# Intro to Recommender Systems

## 1 Framework

We need a general framework to reason about recommender systems.

![recommender-systems-framework.png](attachment:recommender-systems-framework.png)

### 1.1 Basic Model

The general framework we are going to use includes three fundamental components:

1. Users 
* Items 
* Data

#### 1.1.1 Users

The *people* in our system, that generate data and will receive item recommendations.

#### 1.1.2 Items

The *things* in our system, with which the users interact and that we want to recommend to them.

#### 1.1.3 Data

The different ways an user can express opinions about our items, i.e. where users and items *meet*.

The data we used in our recommender systems can be:

* *Explicit* - when a user shares his opinion about an item (e.g. ratings, reviews, upvotes and/or downvotes, etc.)
* *Implicit data* - when we *infer* opinions from user actions such as clicks, purchase history.

##### Explicit Data

Typically, you have explicit data when you explicitly ask users what they think about a given item.

This is very common in aggregators of ephemeral items with a short lifespan and low-cost to rate, e.g. [Reddit](https://medium.com/hacking-and-gonzo/how-reddit-ranking-algorithms-work-ef111e33d0d9) and [Hacker News](https://medium.com/hacking-and-gonzo/how-hacker-news-ranking-algorithm-works-1d9b0cf2c08d).
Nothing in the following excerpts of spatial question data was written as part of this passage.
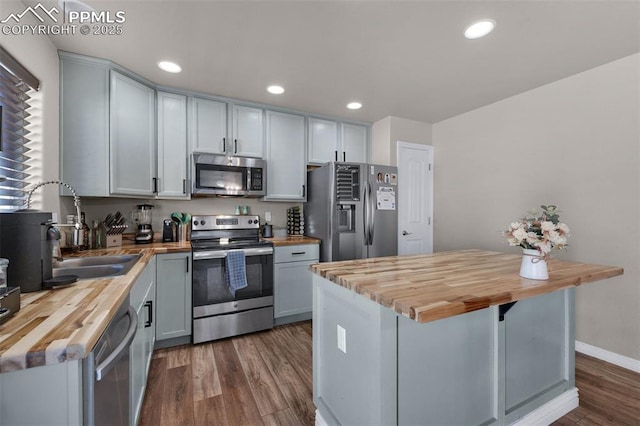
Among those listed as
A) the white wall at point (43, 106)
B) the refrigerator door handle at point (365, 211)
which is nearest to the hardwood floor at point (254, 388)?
the refrigerator door handle at point (365, 211)

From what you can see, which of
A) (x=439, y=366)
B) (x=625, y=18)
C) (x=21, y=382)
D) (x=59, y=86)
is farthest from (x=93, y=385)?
(x=625, y=18)

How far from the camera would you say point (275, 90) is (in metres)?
2.75

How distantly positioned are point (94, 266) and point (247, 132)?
1911 millimetres

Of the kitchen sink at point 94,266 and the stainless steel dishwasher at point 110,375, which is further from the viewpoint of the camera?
the kitchen sink at point 94,266

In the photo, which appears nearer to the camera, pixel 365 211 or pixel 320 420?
pixel 320 420

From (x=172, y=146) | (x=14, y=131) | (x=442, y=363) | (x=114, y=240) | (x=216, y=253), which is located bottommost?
(x=442, y=363)

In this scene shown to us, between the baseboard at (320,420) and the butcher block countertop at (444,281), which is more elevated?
the butcher block countertop at (444,281)

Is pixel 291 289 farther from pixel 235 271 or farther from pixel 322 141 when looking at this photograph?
pixel 322 141

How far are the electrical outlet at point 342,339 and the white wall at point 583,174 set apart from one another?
238 cm

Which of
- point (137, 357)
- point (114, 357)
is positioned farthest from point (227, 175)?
point (114, 357)

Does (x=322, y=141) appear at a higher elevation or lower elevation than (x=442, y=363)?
higher

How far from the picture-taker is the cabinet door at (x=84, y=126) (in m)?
2.09

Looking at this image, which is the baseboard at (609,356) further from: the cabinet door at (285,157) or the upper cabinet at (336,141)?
the cabinet door at (285,157)

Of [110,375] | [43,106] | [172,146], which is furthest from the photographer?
[172,146]
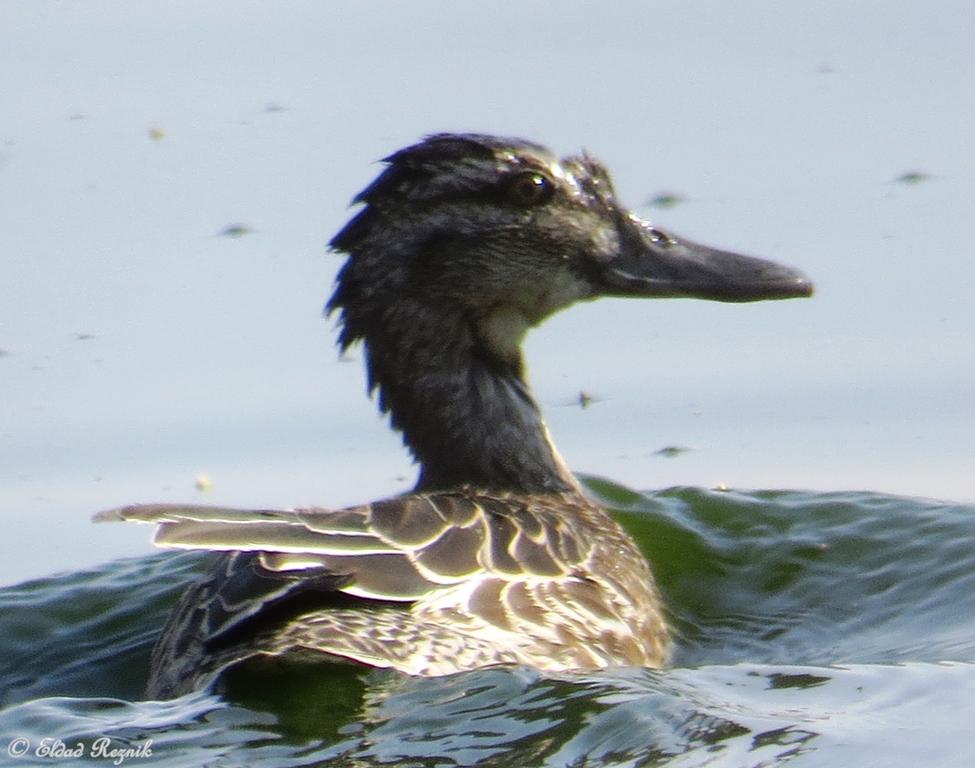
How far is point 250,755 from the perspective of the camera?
7418mm

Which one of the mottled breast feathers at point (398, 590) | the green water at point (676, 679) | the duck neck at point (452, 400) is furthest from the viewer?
the duck neck at point (452, 400)

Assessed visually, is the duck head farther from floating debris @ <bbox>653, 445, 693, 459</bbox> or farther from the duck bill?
floating debris @ <bbox>653, 445, 693, 459</bbox>

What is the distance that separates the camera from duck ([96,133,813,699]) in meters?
8.10

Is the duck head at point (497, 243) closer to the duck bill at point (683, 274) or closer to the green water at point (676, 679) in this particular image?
the duck bill at point (683, 274)

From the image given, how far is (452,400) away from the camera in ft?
30.7

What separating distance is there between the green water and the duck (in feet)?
0.83

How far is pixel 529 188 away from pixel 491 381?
0.72 metres

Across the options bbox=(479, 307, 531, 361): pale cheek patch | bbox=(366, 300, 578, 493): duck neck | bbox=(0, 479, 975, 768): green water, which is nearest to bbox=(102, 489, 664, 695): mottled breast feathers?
bbox=(0, 479, 975, 768): green water

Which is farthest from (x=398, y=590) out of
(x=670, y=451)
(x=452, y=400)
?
(x=670, y=451)

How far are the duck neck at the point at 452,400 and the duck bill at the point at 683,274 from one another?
0.53 metres

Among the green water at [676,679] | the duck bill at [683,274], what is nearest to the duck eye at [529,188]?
the duck bill at [683,274]

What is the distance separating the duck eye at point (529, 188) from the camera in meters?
9.22

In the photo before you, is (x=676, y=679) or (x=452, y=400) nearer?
(x=676, y=679)

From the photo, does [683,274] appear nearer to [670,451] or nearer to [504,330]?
[504,330]
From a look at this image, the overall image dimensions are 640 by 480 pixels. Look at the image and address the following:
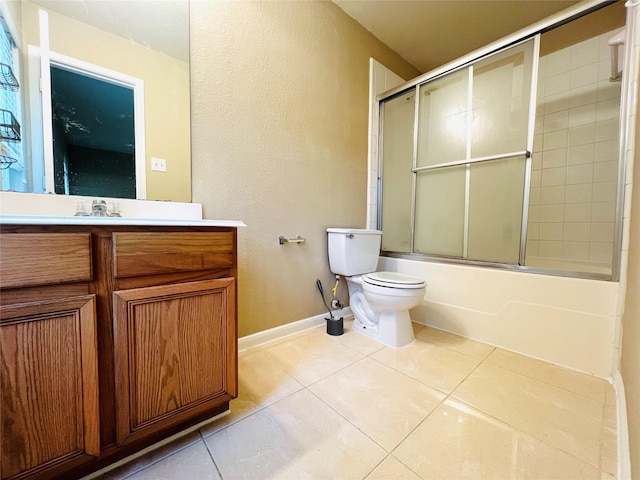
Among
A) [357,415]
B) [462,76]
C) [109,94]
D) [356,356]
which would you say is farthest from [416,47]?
[357,415]

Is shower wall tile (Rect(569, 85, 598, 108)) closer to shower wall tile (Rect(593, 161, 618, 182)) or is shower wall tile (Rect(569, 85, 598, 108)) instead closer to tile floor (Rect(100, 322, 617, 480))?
shower wall tile (Rect(593, 161, 618, 182))

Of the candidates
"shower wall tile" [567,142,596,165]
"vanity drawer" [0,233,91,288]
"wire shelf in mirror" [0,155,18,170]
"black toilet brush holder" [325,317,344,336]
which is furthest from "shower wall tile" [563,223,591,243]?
"wire shelf in mirror" [0,155,18,170]

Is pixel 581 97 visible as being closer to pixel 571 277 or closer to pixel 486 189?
pixel 486 189

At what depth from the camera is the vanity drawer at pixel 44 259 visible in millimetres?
542

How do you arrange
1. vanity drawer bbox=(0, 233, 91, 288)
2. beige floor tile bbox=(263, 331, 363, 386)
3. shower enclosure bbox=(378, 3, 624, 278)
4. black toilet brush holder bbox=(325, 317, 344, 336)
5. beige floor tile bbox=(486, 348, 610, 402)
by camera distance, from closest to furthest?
vanity drawer bbox=(0, 233, 91, 288)
beige floor tile bbox=(486, 348, 610, 402)
beige floor tile bbox=(263, 331, 363, 386)
shower enclosure bbox=(378, 3, 624, 278)
black toilet brush holder bbox=(325, 317, 344, 336)

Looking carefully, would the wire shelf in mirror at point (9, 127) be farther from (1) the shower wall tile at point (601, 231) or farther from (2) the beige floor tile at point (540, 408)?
(1) the shower wall tile at point (601, 231)

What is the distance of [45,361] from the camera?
23.3 inches

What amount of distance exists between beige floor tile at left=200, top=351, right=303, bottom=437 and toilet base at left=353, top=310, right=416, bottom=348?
2.12 feet

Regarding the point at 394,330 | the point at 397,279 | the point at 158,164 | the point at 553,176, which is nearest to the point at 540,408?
the point at 394,330

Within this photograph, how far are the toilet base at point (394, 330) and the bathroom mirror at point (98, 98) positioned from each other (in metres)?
1.31

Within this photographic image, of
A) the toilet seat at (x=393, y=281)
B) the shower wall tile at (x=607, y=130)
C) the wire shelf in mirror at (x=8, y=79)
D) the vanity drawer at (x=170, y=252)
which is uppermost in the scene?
the shower wall tile at (x=607, y=130)

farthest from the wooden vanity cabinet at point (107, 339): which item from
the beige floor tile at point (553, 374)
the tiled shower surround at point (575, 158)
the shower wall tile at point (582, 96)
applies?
the shower wall tile at point (582, 96)

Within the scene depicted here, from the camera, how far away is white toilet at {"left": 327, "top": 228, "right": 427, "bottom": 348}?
4.88ft

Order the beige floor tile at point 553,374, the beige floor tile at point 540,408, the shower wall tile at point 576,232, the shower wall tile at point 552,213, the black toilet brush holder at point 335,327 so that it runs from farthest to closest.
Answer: the shower wall tile at point 552,213 → the shower wall tile at point 576,232 → the black toilet brush holder at point 335,327 → the beige floor tile at point 553,374 → the beige floor tile at point 540,408
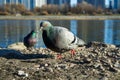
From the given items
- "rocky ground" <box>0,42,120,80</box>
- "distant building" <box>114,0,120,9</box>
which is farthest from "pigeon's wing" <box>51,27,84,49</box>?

Most of the times, explicit data comes in a continous scale and is composed of ratings, which can have a few problems:

* Different users can have different rating scales
* Ratings may change over time, even for the same user (i.e. *drifting* preferences)
* Ratings are heavily influenced by other things such as consumption, memory and expectations.

##### Implicit Data

We assume that user actions are based on *underlying preferences*, so we collect the actions without explicitly asking for preferences.

Implicit data often times takes the form of *unary data*: positive-only interactions such as clicks or purchases, i.e. we don't have *negative* feedback.

One of the big limitations of click data is that when an user doesn't click on an item, we don't know if he didn't like it, or simply didn't see it.

Something often used to emulate ratings with implicit data is the *time spent* on a given item, or page, in a continuous scale.

## 2 Types of Recommenders

1. Non-personalized recommenders
    * Users who bought X also bought Y
    * Association rules
* Personalized recommenders
    * Content-based filtering: uses item attributes and data to create user profiles
    * Collaborative filtering: uses users' interactions with items

## 3 Extended Model

We can combine the 3 basic components (users, items and data) to build non-personalized recommenders, such as *trending topics*, or *most popular* items.

But what about more sophisticated approaches?

There are three optional components that can be used to extend our model, applied in specific recommenders:

* User attributes
* Item attributes
* User model.

#### 1.2.1 User Attributes

Ways to *describe* our users, such as demographics.

#### 1.2.2 Item Attributes

Ways to *describe* our items, such as text/content, tags or metadata. 

This is the key content-based recommenders, that assume that if an user likes an item, then he likes its attributes, and thus other items with *similar content*.

#### 1.2.3 User Model

User models are a represention of user preferences. 

This is used in content-based recommenders, that infer a model from data and item properties, and match them against unseen items.